-------- EXTRAIT DU TEXTE --------
Si l’on devait choisir une chose, une seule symbolisant les péripéties de la transition politique en Haïti depuis la chute de la dernière grande dictature, ce serait sans conteste l’irrégularité des élections. Le dernier processus électoral en Haïti remonte à 2016. Bientôt une décennie ! Depuis 1987, l’année de la ratification de la nouvelle Constitution haïtienne prévoyant la création d’un organisme électoral indépendant, ce qui est inédit dans ce pays, jamais la classe politique, notamment le pouvoir public, n’a eu la vision et la clairvoyance de faire de cette nouvelle institution un outil de simplification pour les processus électoraux. Bien au contraire ! Les élites dirigeantes dans leur globalité vont s’employer à utiliser ce matériel étatique pour détruire tout ce qui reste de l’État régalien et par la même occasion briser le rêve de tout un peuple : celui de vivre dans la stabilité politique, la paix sociale, le progrès et la démocratie. Comment y sont-ils parvenus ? La réponse est simple comme bonjour.

Le Conseil Électoral Permanent (CEP) (Art. 191), prévu depuis ces quarante dernières années par les Constituants de 1987, n’a jamais été formé. Pire, et c’est le paradoxe le plus troublant, voire inquiétant pour la survie même de ce pays en tant qu’État démontrant à la fois l’incapacité et l’incompétence de ses élites dirigeantes, nous sommes toujours dans le provisoire. En effet, même un Conseil Électoral Provisoire (art. 289), selon des dispositions transitoires de la Constitution, qui devait organiser un unique scrutin afin de doter le pays de dirigeants élus, rétablir et instituer toute une série d’institutions régaliennes n’a jamais pu être constitué comme il a été énoncé 40 ans plus tôt. Cette insouciance de leur part a permis un délitement petit à petit du pays jusqu’à son effondrement avec pour conséquence la perte totale de toute autorité sur l’appareil de l’État. Résultat, depuis plus d’une décennie, la classe politique et les autorités haïtiennes se battent comme des diables dans un bénitier pour former un CEP provisoire de consensus, elles n’y arrivent toujours pas. Et pour cause!

Tout organisme électoral formé par un exécutif quelconque est récusé par le camp d’en face suivant le pouvoir en place. Avant le CEP provisoire de Leslie Voltaire sur lequel nous reviendrons certainement dans une prochaine chronique, le dernier vraiment constitué, mais immédiatement contesté, est celui du feu Président Jovenel Moïse. Il date du 22 septembre 2020. En fait, si les dirigeants haïtiens étaient cohérents et conscients de leurs responsabilités devant l’histoire et devant la nation en tant que politiques, notamment Jovenel Moïse arrivé à la présidence d’Haïti dans les conditions que tout le monde saît, – après plus de trois ans de campagne électorale- jamais il n’aurait dû reconstituer un nouveau Conseil Électoral Provisoire. Certains, à juste titre, ont déjà souligné cette faute et ce manque de vision politiques de Jovenel sur la question. Faisons un peu d’histoire.
-------- MATÉRIEL PRÉSENTÉ --------
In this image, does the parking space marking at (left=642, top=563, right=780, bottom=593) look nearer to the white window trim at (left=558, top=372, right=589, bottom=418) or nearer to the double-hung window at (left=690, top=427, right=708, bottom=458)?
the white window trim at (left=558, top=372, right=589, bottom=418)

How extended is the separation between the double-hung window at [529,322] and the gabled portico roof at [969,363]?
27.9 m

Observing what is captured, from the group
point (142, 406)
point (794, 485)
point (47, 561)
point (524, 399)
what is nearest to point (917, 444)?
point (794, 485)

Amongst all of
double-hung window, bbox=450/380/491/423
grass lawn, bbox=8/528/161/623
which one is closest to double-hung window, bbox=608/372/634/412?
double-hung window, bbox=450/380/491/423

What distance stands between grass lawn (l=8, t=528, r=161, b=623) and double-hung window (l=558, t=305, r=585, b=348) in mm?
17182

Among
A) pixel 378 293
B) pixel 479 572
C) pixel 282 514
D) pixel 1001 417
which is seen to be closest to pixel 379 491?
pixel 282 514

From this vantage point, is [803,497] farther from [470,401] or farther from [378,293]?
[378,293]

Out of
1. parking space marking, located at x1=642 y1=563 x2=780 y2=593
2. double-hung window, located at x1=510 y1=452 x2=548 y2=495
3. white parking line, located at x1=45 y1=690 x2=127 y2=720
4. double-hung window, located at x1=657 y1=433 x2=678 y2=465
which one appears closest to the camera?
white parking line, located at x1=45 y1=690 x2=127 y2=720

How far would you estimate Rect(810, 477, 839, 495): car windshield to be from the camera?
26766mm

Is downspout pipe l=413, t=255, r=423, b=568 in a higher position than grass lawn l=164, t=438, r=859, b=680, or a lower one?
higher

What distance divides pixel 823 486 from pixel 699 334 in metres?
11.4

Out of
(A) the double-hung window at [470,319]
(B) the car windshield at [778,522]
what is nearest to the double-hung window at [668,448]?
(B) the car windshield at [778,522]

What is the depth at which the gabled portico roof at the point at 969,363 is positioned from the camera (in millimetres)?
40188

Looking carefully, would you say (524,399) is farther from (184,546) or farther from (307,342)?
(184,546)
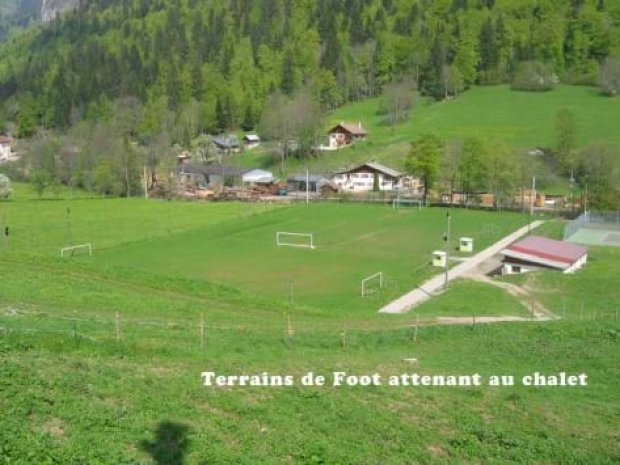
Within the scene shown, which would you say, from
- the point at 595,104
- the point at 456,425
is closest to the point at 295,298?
the point at 456,425

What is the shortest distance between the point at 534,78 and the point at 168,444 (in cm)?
12955

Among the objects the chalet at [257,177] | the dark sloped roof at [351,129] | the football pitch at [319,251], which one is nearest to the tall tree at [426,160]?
the football pitch at [319,251]

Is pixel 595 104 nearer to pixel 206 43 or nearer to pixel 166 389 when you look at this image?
pixel 206 43

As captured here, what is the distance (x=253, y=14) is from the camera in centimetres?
19525

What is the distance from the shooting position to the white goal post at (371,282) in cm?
3947

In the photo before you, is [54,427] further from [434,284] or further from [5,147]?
[5,147]

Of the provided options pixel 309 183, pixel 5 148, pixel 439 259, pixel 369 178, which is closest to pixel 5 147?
pixel 5 148

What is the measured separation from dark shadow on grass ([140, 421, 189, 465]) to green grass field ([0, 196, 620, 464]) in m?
0.04

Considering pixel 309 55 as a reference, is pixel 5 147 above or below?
below

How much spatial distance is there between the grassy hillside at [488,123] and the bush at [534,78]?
6.68ft

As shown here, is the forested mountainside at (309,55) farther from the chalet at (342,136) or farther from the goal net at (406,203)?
the goal net at (406,203)

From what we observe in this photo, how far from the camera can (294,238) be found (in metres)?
57.0

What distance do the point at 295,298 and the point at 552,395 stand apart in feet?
70.2

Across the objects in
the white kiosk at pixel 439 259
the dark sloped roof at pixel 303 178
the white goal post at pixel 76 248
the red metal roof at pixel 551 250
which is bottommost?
the dark sloped roof at pixel 303 178
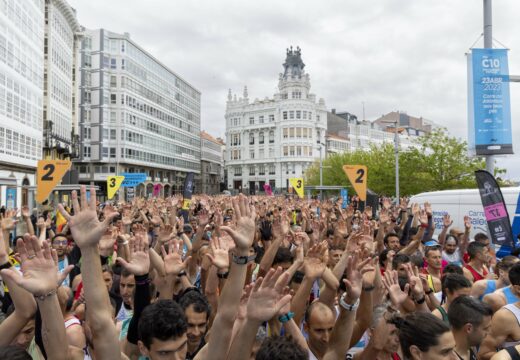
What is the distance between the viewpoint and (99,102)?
58.6 m

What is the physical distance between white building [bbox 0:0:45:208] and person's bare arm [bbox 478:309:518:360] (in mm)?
27791

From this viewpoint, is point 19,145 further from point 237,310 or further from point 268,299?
point 268,299

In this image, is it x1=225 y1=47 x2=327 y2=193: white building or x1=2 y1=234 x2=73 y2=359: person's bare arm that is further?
x1=225 y1=47 x2=327 y2=193: white building

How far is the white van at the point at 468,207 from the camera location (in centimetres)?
1050

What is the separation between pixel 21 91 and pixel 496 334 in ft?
111

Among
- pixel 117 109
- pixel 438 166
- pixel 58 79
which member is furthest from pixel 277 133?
pixel 438 166

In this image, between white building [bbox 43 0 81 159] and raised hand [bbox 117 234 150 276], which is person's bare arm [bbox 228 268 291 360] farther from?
white building [bbox 43 0 81 159]

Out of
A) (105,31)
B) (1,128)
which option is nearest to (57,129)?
(1,128)

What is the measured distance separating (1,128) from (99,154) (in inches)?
1239

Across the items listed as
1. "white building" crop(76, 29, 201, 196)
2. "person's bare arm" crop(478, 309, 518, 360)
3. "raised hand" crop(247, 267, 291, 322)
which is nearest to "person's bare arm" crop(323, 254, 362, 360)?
"raised hand" crop(247, 267, 291, 322)

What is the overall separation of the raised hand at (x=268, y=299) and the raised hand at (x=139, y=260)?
1.26m

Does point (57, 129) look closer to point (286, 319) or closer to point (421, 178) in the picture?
point (421, 178)

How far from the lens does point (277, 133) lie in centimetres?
8494

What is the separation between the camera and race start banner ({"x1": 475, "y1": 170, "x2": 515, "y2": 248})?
7.91 metres
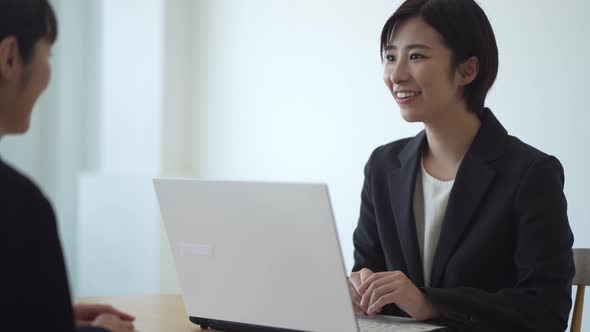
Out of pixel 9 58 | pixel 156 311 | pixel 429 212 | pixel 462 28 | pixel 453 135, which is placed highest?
pixel 462 28

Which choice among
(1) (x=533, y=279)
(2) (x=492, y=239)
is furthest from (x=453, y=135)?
(1) (x=533, y=279)

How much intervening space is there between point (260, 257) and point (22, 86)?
0.52 meters

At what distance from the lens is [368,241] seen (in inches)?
78.7

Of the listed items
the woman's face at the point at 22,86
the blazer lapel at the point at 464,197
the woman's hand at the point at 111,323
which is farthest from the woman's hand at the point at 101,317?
the blazer lapel at the point at 464,197

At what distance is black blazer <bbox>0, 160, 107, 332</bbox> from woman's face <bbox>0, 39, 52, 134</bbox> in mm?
157

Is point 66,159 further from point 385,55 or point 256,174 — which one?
point 385,55

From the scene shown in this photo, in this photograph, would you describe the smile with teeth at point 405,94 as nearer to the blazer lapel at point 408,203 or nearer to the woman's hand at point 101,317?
the blazer lapel at point 408,203

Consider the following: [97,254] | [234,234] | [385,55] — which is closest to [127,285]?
[97,254]

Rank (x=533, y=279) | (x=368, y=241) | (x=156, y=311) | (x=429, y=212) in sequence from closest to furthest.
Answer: (x=533, y=279) < (x=156, y=311) < (x=429, y=212) < (x=368, y=241)

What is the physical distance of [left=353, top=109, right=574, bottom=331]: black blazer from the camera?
1.58m

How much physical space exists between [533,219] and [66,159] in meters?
3.84

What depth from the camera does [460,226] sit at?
5.79ft

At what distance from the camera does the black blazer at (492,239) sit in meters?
1.58

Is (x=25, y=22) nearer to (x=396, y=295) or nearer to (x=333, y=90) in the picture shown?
(x=396, y=295)
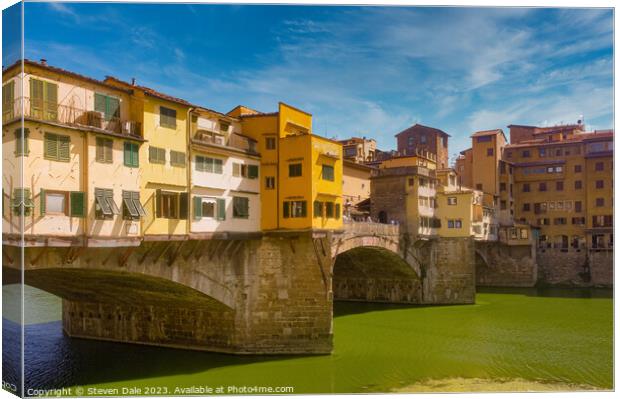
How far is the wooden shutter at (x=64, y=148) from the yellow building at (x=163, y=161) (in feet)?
10.3

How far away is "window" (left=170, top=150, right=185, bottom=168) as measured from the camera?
938 inches

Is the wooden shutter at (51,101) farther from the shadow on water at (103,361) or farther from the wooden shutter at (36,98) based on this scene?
the shadow on water at (103,361)

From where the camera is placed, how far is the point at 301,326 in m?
--------
**OBJECTIF DE L’EXERCICE**:
Recopiez fidèlement le passage du texte sur les élections en Haïti qui va de « Tout organisme électoral » à « un peu d’histoire. ».

**RÉSULTAT DE L’EXERCICE**:
Tout organisme électoral formé par un exécutif quelconque est récusé par le camp d’en face suivant le pouvoir en place. Avant le CEP provisoire de Leslie Voltaire sur lequel nous reviendrons certainement dans une prochaine chronique, le dernier vraiment constitué, mais immédiatement contesté, est celui du feu Président Jovenel Moïse. Il date du 22 septembre 2020. En fait, si les dirigeants haïtiens étaient cohérents et conscients de leurs responsabilités devant l’histoire et devant la nation en tant que politiques, notamment Jovenel Moïse arrivé à la présidence d’Haïti dans les conditions que tout le monde saît, – après plus de trois ans de campagne électorale- jamais il n’aurait dû reconstituer un nouveau Conseil Électoral Provisoire. Certains, à juste titre, ont déjà souligné cette faute et ce manque de vision politiques de Jovenel sur la question. Faisons un peu d’histoire.